Other states say this mandate violates the Constitution
Simply dubbed the “egg law” in California, Proposition 2, which goes into effect at the beginning of 2015, will mandate that eggs can only be sold if they are hatched by chickens that live in certain cage sizes. These size requirements are larger than what’s typically followed in the industry – basically a space that measures five feet by 12 feet housing no more than 60 chickens at once. This would translate to about one chicken for every square foot when the cage is at capacity.
This law in place in California is getting a lot of flack from other states, which say this mandate violates the Constitution, and will in effect unnecessarily drive up the cost of eggs and cost them much more to ship in their eggs than ever before. They fear this price increase will turn off consumers who will buy fewer eggs from them and bring down their profits. They also fear these laws will have a domino effect, affecting the raising of pigs for bacon, the growing of corn, and so on until everything is held tight under strict regulations. That’s where they feel the violation of the U.S. Constitution comes in.

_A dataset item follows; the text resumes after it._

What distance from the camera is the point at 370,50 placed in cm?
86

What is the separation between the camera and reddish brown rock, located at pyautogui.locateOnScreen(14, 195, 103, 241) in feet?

Those in favor of the law say it’s high time chickens were treated with some respect, citing that it’s inhumane to stuff so many chickens into one confined space. To put it into perspective, that’s like five humans spending their lives in a bathtub. Proponents of this law claim that laying hens slowly go insane over their life times, developing muscle atrophy, bone deterioration and foot lacerations.
First off, a little background on Prop 2. Voters in California passed Proposition 2 back in 2008 which prompted a law for chicken cages to double in size so that the chickens could freely stand up, stretch their legs and comfortably lie down if they wanted. The law came with a stipulation of fines and/or 180 days in jail for failure to comply. This forced area states to make a tough decision: spend tens of millions of dollars (or in the case of Missouri, $120 million) to convert their henhouses in compliance with the new law, or curb their egg sales to the state of California. A tough decision indeed, especially since those egg sales translate to big bucks: the Golden State represents the biggest domestic chicken-egg market in the entire country.
What will it mean to me when I hit the grocery store?
While the battle rages on, most people just want to know: what will happen to the cost of eggs in California? What will it mean to me when I hit the grocery store? According to an article appearing in the Journal of Agricultural and Resource Economics in 2010, the people most affected when it comes to the cost of eggs are large households and those with limited income, with the estimated welfare loss to consumers being about $106 million. This will come as a result of higher production costs on the part of hen-laying farms that have to spend millions of dollars just to comply with Prop 2. That’s not to mention the increased labor costs they will also have to shell out. Where else will they offset that additional massive cost than to consumers? Some analysts are saying consumers can expect at least a 20 percent increase in the cost of eggs at the market.